F. A. : C’est tout simplement parce qu’il n’y a pas d’échéances électorales. Et c’est un choix que nous avons fait. Le titre (« Être musulman aujourd’hui », ndlr), certains l’ont peut-être trouvé « bateau », mais c’était fait exprès : c’est que nous voulons parler d’un sujet qui n’est pas problématique. Tous ces derniers mois, on a trop voulu enfermer les musulmans dans des polémiques stériles.

En période électorale, invitez-vous spontanément les politiques ou ce sont plutôt eux qui s’invitent ?

F. A. : Vous savez, il faut différencier l’échelle locale et l’échelle nationale. À l’échelle locale, il est bien connu que tous les hommes et femmes politiques veulent avoir cette proximité politique : ils se rendent dans les mosquées, ils enlèvent leurs chaussures… parce que c’est la loi de la proximité, c’est tout à fait naturel, car les voix se comptent une par une.
Or, à travers une rencontre nationale, la présence des politiques relève davantage du symbolique que du comptage de voix ! C’est pourquoi si un politique décide de venir à une rencontre nationale comme la RAMF, il faut qu’il en fasse sciemment le choix. Et ce choix politique, bien sûr, il n’est pas toujours facile, je le conçois très bien.
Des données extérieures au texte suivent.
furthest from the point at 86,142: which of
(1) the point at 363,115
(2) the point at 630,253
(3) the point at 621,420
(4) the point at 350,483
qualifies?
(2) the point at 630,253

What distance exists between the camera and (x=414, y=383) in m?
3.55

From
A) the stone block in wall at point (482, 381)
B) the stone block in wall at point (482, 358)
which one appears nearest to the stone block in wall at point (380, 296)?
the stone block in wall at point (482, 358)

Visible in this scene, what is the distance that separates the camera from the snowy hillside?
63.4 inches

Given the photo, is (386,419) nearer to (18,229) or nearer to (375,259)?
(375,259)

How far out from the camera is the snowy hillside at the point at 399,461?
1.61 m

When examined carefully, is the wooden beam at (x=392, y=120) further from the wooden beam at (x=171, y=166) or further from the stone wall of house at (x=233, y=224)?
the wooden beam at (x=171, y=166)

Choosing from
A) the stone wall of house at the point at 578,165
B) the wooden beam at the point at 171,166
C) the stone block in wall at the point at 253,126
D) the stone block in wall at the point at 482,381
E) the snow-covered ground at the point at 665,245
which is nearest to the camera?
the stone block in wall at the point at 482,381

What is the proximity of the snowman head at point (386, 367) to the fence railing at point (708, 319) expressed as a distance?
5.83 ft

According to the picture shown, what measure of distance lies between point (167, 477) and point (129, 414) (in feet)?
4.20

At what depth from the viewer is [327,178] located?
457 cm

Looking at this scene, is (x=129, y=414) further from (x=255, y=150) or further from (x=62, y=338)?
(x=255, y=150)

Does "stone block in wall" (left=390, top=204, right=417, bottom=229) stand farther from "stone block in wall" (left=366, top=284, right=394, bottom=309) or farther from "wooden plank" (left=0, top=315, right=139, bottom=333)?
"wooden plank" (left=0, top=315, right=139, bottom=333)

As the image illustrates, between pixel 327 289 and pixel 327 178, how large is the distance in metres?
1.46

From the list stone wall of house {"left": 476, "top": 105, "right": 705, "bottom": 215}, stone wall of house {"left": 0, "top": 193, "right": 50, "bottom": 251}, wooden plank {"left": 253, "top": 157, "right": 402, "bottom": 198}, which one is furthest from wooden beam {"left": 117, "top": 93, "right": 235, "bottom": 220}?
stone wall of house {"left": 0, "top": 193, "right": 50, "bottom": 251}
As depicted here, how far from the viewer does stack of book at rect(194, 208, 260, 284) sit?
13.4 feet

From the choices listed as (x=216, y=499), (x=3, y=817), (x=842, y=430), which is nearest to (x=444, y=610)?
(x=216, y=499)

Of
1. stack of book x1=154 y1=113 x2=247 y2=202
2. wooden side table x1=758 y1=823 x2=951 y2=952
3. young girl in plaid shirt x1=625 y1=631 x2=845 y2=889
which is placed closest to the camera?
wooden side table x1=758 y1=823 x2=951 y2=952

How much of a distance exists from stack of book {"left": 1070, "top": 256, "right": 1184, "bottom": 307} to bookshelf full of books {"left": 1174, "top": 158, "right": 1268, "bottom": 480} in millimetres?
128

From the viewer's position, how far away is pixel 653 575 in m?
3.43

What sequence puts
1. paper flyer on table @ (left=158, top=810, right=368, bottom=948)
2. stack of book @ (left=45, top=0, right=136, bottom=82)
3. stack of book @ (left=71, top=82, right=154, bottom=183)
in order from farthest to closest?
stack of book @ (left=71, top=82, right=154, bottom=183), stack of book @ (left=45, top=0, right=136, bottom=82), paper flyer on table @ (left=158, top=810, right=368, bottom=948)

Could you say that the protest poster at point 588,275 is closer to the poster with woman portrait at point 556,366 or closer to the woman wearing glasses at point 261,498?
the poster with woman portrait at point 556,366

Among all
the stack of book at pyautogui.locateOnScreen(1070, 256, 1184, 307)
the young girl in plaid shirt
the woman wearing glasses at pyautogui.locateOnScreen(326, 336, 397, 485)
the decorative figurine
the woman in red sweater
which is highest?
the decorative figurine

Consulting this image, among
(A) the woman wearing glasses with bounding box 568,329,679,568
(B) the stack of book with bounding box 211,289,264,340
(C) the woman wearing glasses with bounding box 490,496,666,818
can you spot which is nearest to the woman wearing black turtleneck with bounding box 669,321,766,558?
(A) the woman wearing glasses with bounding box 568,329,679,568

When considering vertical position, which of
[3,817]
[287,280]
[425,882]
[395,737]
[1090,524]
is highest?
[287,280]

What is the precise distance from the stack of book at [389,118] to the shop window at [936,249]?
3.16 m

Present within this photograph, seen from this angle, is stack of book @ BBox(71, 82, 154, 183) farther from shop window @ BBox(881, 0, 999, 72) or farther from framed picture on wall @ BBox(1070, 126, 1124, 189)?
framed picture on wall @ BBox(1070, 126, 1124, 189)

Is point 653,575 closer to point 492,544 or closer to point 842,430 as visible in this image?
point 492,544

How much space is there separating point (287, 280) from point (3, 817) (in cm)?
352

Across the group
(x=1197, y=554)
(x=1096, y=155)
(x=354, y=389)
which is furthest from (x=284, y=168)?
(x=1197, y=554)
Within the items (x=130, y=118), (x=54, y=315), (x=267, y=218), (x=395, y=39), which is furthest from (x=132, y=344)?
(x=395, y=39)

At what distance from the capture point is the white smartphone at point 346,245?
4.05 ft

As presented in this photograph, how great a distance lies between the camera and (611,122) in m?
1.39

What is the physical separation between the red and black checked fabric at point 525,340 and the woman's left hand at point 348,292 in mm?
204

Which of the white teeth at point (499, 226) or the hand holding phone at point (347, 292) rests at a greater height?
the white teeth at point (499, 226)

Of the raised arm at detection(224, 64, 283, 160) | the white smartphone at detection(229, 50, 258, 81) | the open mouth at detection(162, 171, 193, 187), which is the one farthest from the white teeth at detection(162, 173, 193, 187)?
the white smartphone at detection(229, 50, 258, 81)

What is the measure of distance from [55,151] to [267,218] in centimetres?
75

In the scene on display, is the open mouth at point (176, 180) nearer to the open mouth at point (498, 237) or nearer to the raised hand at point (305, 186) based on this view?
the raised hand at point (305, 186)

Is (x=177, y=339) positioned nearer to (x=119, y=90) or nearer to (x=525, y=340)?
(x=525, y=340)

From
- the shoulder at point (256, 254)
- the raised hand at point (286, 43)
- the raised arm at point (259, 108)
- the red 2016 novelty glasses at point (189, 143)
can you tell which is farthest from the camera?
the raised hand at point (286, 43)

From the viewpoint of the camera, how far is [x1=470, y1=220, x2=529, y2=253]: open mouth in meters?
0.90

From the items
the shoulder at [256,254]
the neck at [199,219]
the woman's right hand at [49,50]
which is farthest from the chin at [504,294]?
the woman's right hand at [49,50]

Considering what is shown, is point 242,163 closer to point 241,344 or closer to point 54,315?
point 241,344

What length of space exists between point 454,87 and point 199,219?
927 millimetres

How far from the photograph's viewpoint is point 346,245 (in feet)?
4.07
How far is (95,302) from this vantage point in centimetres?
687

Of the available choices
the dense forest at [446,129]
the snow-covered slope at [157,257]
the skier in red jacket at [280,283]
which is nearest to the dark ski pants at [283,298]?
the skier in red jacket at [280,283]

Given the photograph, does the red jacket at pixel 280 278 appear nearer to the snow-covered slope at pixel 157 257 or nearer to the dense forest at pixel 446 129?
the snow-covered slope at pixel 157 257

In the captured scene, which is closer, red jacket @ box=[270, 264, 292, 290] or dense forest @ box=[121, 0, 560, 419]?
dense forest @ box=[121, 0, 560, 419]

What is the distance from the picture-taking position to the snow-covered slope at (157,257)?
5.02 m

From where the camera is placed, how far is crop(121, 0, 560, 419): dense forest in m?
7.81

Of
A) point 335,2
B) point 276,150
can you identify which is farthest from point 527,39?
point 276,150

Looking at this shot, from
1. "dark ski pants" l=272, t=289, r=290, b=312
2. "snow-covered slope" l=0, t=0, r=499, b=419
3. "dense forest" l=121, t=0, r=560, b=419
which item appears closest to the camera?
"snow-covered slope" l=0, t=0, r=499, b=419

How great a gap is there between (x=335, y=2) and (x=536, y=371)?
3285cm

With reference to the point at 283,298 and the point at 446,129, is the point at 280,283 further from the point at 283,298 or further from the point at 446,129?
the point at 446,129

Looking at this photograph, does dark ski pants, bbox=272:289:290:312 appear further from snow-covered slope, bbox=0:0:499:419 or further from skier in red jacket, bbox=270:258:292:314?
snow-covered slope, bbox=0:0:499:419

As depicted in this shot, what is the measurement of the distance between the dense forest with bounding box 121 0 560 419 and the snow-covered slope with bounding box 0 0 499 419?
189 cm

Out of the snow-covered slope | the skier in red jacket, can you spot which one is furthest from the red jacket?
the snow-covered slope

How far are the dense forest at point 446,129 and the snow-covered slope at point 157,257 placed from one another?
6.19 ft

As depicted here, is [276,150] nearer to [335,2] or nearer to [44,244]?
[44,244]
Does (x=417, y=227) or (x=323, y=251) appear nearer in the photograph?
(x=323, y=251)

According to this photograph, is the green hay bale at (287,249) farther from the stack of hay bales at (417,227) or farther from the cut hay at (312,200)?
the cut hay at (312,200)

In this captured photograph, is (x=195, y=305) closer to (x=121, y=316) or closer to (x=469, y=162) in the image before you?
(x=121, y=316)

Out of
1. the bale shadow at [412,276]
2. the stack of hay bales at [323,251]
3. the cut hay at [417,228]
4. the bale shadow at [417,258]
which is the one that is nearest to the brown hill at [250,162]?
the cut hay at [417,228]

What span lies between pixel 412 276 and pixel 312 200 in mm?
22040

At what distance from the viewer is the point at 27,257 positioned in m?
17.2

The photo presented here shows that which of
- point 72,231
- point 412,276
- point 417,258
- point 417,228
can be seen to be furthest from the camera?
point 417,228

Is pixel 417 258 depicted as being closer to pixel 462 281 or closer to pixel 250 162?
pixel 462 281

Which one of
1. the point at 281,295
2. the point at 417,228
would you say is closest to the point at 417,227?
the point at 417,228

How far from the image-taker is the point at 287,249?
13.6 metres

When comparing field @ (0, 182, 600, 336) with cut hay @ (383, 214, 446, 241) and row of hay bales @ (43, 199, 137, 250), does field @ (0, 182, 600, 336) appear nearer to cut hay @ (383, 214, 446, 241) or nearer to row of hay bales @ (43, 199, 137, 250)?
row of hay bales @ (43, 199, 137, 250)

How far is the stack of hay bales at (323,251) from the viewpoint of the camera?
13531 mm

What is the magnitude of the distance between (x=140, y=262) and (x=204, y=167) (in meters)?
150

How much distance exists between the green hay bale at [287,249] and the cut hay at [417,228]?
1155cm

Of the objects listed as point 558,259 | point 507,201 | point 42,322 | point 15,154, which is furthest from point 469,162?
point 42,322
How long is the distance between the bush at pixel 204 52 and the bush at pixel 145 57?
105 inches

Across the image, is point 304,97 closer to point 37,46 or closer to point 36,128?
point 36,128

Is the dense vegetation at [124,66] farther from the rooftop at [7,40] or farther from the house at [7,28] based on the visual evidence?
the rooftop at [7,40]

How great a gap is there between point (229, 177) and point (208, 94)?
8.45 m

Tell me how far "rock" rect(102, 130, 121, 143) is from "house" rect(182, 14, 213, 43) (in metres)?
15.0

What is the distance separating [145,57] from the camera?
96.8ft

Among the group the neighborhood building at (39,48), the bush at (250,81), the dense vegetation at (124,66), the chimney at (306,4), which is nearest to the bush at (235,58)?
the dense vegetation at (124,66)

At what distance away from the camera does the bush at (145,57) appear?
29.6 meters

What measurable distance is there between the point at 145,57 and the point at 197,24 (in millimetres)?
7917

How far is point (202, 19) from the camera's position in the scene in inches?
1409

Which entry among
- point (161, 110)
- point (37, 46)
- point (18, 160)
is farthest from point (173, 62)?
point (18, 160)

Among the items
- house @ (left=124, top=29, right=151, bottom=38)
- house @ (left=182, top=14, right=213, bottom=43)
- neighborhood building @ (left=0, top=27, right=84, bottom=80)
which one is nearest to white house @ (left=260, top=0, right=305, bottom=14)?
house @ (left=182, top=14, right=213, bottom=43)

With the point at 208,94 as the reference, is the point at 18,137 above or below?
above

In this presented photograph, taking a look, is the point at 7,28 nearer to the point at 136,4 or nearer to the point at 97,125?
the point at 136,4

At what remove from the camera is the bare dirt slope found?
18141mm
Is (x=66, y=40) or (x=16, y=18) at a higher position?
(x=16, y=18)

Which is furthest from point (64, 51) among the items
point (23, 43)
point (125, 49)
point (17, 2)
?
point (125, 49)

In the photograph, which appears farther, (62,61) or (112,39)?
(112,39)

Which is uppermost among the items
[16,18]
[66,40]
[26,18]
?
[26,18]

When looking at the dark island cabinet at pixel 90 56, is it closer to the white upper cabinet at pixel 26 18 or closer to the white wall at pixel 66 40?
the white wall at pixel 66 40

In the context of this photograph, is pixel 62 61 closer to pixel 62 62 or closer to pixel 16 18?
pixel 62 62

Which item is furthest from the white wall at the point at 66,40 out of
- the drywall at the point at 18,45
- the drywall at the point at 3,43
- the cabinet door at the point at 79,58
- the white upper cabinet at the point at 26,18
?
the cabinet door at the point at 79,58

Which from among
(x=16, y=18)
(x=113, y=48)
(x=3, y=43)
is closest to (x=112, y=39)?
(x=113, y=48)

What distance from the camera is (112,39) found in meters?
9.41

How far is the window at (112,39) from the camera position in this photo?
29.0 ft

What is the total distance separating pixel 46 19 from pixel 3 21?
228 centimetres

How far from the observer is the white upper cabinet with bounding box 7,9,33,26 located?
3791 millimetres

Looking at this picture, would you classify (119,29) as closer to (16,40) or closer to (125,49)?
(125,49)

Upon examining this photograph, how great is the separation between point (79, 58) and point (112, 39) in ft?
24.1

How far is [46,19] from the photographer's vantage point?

Lorsque vous dites : « Il faut arrêter de faire des discours revendicatifs et prendre ses responsabilités », concrètement que cela engage-t-il pour l’UOIF ?

F. A. : Je vous donne un exemple. Pour ce mandat, nous avons mis en place un département de formation de la gestion des ressources humaines, où tous les cadres associatifs qui sont dans le giron de l’UOIF seront bénéficiaires d’une formation pointue pour être à la hauteur de leur responsabilité. Pour un budget de 200 000 euros annuels, cette formation concernera 2 000 cadres associatifs. La formation consistera à apprendre à gérer financièrement, à monter des projets, à savoir élaborer une stratégie. Quand vous formez les responsables, vous garantissez naturellement une qualité de travail sur le plan associatif. Nous partons également avec un objectif : assurer un renouvellement.

Renouveler les élites de l’UOIF, dites-vous ?

F. A. : Oui, certainement ! Il y a un staff professionnel qui est dédié à la RAMF toute l’année. Notre exigence consiste à ce que ce staff, à la moitié de notre mandat, puisse nous présenter la moitié du staff renouvelée. Il s’agit de drainer d’autres personnes qui s’impliquent, acquièrent de l’expérience et qui reprennent le flambeau. Les anciens deviendront en quelque sorte les experts. Nous n’avons pas le choix : dans tout le travail que nous faisons, on opère cette mutation, sinon la pauvreté s’installe.

On a l’impression que, dans le nouveau bureau*, ce sont finalement les mêmes têtes que l’on retrouve ?

F. A. : Pas du tout ! Le bureau est formé de neuf personnes, quatre font partie de l’ancienne équipe, dont moi-même, et les autres sont nouveaux. Quand le président propose son bureau, il peut choisir ses membres au sein du conseil d’administration comme à l’extérieur de ce conseil. Mais, bien sûr, tout président, lorsqu’il veut composer son équipe, choisit avant tout des personnes qui ont de l’expérience.
Moi comme toutes les personnes présentes au bureau aujourd’hui seront amenés un jour à partir ! C’est pour cela que nous nous efforçons d’assurer une relève !


* Sont membres de l'actuel bureau exécutif de l'UOIF (Union des organisations islamiques de France) : Fouad Alaoui (président) ; Mohsen Ngazou (vice-président) ; Makhlouf Mamèche (secrétaire général) ; Salim Agoudjil (trésorier) ; Hassan Safoui (responsable communication) ; Fatima Ayache (responsable des relations avec les associations) ; Latifa Aït Taleb (responsable de l'enseignement de l'islam) ; Amar Lasfar (responsable des relations publiques) et Abdenaceur Zerrouky (responsable de la gestion des ressources humaines).